Karen Marie était d'une beauté éclatante, et, avec ses lignes élégantes et déliées, elle était le prototype même de la danseuse moderne vu par les yeux de Balanchine. Mais elle était également une femme du monde qui, depuis son enfance, avait fréquenté les cercles artistiques, diplomatiques et noble. Malgré son opposition, son père, Anders Jensen, avait tenu à lui assurer la meilleure formation de danseuse à la fois en Europe et en Amérique, où Fokine conçut, comme il l'avait fait pour la Pavlova, une danse spécialement dédiée à Karen Marie.

En 1935, Karen Marie se produisit au Tivoli de Copenhague. Elle avait maintenant 30 ans. Quoi de plus naturel pour son père que de souhaiter la voir se fixer en acceptant une des proposition de mariage qu'on lui faisait au Danemark et en exauçant peut-être ainsi le vœu paternel d'avoir des petits-enfants ?
Au lieu de cela, Anders jensen dut, bien malgré lui, offrir l'hospitalité à Céline, qui lui déplaisait beaucoup.

Bente KARILD

Traduction de François Marchetti


Notes
1- Knud Otterström (1906-1966), pharmacien à Korsør.
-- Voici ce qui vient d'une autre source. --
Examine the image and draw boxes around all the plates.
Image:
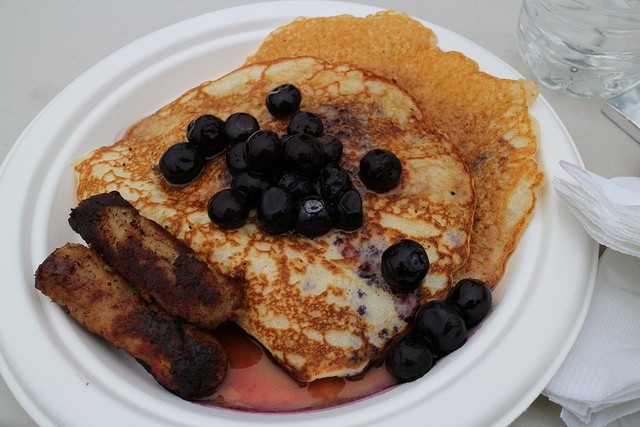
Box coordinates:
[1,0,600,427]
Ami de jeunesse de Karen Marie Jensen et de " Rie " Lindequist. Céline, qui l'avait connu à Paris avant la Seconde Guerre mondiale, le retrouva régulièrement à Korsør et à Klarskovgaard de 1948 à 1951.
2- Voici le début de cette lettre, datée du 7 février (1935) : " Darling Karen, il ne faut pas vous soucier à ce point. Je vous aime bien Karen et vous aimerai toujours. Seulement à votre arrivée à New York vous êtes devenu folle comme cela vous arrive de temps en temps. Votre jolie nature féminine et au surplus artistique vous rend alors soudain tout à fait méchante pour les vieux affectueux dans mon genre et vous me faites alors beaucoup de chagrin. Naturellement je me venge comme je peux - on n'aime pas à être chassé de ses affections parce qu'un petit Roméo plus beau, plus riche, plus jeune arrive tout pimpant de Californie, du Canada, ou d'Argentine. " Incroyable mais vrai ! Cela de la main de Céline ? ! On dirait du Paul de Kock.